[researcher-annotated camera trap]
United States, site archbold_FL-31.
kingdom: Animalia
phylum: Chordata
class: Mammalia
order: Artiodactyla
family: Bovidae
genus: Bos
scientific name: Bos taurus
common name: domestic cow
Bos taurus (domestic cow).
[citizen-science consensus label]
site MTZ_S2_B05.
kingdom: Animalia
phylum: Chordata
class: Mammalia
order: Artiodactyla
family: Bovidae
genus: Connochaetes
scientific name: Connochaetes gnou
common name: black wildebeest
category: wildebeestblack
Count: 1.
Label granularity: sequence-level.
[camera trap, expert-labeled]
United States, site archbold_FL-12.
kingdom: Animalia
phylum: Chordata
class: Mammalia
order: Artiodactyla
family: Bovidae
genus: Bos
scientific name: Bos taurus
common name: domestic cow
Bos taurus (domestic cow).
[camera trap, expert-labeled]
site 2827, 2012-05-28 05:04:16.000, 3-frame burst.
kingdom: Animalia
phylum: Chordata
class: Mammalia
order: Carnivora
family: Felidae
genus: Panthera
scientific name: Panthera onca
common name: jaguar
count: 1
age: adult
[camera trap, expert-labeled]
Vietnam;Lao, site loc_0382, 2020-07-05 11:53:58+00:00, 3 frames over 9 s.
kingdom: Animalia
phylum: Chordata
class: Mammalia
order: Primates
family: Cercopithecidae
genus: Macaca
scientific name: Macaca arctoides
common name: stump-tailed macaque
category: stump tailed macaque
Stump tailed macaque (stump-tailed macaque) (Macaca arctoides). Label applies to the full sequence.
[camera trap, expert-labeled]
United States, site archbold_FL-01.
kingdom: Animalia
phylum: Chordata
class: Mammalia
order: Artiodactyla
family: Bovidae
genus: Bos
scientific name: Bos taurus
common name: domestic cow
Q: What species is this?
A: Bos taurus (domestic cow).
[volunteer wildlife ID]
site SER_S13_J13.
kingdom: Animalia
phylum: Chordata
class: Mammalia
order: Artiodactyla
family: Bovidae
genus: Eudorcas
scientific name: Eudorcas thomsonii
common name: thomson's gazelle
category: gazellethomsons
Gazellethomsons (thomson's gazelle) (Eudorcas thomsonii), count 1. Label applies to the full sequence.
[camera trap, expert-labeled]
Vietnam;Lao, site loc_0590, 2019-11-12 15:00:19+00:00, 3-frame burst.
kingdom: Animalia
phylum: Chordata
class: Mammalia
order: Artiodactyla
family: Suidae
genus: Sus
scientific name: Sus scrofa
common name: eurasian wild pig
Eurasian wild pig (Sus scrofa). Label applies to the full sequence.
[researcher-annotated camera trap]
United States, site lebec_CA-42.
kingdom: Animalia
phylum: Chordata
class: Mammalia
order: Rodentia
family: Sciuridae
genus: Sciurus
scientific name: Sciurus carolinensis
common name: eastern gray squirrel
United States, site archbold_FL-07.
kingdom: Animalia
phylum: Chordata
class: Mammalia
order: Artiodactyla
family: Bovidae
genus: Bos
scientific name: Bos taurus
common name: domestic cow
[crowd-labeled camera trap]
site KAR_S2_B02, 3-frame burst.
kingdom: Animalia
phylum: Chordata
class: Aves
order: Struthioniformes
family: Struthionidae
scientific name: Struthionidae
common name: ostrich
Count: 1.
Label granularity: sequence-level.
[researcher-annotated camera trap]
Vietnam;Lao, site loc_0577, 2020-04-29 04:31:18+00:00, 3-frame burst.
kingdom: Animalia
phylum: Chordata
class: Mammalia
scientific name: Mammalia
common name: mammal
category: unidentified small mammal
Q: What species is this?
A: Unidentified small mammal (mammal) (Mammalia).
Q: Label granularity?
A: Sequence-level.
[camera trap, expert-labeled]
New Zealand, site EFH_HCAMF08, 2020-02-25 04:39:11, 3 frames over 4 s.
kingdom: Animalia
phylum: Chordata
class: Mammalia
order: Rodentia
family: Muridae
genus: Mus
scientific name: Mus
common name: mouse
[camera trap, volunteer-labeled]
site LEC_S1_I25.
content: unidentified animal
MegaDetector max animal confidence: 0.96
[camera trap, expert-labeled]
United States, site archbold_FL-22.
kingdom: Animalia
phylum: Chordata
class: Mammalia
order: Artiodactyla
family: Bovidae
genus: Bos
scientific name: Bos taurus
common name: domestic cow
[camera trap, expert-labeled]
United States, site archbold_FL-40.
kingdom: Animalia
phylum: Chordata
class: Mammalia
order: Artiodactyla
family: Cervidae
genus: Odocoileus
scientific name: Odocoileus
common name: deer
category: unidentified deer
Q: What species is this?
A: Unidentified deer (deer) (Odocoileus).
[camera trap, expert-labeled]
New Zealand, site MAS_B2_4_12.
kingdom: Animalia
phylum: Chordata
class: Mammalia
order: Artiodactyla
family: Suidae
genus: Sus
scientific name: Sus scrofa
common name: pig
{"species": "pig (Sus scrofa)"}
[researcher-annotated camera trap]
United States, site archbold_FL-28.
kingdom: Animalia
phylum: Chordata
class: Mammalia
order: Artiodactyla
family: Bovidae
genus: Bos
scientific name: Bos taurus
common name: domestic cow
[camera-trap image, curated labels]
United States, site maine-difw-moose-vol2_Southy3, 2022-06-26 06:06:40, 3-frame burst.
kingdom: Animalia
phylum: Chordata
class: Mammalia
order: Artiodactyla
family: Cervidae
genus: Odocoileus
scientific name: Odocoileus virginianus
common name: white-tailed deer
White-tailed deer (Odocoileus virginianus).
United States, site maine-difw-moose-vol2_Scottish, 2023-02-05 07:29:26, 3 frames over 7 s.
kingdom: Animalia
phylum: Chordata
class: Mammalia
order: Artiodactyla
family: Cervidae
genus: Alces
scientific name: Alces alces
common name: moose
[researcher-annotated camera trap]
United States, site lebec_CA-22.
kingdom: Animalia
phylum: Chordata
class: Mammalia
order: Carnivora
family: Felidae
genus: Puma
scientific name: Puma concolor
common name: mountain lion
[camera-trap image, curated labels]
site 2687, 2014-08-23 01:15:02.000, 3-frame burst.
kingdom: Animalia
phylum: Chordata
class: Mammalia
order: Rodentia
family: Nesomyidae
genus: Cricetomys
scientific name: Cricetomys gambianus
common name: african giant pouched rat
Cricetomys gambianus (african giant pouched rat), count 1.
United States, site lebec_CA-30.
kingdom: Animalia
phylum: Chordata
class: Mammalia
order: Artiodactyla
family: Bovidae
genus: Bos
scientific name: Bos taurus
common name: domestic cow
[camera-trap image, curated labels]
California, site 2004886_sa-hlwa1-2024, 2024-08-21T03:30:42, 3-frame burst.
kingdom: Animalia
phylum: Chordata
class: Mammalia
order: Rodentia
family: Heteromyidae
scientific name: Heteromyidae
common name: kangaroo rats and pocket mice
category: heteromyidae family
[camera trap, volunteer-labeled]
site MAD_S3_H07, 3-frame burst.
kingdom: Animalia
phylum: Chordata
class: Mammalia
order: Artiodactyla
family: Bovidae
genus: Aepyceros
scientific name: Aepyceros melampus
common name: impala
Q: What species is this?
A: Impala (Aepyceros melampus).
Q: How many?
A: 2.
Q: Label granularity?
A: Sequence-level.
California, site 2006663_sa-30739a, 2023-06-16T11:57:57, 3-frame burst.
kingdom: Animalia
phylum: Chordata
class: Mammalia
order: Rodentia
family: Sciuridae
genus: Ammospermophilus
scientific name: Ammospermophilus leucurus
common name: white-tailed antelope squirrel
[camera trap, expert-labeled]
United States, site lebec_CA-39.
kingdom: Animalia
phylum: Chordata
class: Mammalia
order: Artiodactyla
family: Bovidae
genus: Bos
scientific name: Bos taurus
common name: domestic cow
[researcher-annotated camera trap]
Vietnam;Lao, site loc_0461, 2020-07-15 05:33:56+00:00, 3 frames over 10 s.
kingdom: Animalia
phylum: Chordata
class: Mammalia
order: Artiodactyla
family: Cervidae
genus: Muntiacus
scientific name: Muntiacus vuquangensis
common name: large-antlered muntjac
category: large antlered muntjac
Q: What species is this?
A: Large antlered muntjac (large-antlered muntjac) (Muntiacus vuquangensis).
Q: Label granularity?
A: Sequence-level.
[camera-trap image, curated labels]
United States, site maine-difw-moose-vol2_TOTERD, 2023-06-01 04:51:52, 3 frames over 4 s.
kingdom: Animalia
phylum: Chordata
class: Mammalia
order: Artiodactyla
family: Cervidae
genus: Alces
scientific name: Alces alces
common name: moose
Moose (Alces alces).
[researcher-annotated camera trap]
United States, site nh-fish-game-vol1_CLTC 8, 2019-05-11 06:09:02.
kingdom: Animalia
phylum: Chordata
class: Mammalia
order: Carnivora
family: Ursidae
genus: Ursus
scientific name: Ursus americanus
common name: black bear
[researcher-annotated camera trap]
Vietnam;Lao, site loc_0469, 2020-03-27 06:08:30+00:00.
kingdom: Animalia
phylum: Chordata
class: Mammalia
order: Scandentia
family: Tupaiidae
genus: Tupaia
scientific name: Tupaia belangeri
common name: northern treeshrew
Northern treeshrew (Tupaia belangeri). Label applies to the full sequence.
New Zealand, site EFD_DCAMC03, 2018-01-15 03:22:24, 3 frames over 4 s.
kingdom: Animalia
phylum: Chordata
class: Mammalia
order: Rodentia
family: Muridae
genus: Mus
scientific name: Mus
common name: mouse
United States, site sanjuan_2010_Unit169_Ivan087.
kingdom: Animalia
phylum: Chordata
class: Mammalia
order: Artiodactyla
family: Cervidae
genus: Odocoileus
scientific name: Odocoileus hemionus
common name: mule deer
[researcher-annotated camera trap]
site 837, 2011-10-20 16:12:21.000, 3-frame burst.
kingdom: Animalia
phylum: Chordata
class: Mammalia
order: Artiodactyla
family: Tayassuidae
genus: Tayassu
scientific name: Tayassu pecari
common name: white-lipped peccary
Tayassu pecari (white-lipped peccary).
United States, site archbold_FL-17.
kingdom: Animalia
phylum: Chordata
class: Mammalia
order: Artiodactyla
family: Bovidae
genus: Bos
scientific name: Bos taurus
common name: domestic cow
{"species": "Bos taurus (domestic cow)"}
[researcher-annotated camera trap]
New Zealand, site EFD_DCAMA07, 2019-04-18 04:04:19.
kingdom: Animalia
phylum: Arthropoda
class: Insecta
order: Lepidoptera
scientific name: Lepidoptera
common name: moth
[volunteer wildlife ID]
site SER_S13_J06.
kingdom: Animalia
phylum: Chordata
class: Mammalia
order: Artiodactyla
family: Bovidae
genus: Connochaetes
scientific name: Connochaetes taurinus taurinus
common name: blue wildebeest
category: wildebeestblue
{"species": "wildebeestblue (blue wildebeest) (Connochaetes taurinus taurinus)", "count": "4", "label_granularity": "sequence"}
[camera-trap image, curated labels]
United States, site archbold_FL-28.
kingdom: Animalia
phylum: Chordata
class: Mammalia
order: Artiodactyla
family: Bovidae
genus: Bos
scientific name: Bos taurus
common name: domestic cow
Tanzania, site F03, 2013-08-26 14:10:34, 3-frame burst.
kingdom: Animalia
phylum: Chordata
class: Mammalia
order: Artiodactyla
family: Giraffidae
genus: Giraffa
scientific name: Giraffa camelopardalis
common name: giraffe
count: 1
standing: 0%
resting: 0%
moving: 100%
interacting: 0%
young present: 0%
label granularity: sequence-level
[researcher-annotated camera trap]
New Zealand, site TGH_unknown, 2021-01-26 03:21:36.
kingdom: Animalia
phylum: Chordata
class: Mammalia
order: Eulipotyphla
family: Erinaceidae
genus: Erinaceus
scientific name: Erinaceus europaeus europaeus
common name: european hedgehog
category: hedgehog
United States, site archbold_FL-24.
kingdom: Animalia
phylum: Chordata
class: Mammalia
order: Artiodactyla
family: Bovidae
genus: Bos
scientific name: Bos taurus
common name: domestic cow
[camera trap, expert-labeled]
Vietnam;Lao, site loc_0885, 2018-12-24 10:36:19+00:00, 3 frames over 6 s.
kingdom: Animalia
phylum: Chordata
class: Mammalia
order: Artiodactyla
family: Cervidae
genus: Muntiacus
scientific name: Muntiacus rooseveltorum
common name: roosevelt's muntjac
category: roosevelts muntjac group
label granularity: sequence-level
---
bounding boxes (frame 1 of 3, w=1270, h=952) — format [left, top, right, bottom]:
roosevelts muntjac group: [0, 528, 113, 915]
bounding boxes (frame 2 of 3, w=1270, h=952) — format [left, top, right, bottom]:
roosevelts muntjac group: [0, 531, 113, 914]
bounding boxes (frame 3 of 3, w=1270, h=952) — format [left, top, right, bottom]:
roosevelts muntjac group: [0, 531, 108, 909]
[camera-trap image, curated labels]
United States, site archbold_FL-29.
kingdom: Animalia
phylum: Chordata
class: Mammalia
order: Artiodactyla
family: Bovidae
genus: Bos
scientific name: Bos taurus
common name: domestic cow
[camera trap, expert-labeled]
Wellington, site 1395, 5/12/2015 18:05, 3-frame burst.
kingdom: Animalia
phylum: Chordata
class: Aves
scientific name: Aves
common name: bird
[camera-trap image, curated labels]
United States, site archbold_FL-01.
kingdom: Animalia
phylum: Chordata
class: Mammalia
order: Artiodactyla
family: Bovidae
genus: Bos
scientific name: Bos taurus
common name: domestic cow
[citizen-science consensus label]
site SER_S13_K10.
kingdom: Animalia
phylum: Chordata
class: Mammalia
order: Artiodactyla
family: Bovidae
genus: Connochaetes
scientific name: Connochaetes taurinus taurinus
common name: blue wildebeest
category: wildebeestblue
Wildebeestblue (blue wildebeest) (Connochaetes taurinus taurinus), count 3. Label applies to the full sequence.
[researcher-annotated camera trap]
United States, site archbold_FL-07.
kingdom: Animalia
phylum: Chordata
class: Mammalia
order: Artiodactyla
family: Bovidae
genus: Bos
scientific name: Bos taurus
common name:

****

> WORK INSTRUCTIONS:
Nothing but the lines above from the one containing "scientific name: Ursus americanus" through the one containing "genus: Tupaia" should appear in the answer, each repeated exactly.

> ANSWER BOX:
scientific name: Ursus americanus
common name: black bear
[researcher-annotated camera trap]
Vietnam;Lao, site loc_0469, 2020-03-27 06:08:30+00:00.
kingdom: Animalia
phylum: Chordata
class: Mammalia
order: Scandentia
family: Tupaiidae
genus: Tupaia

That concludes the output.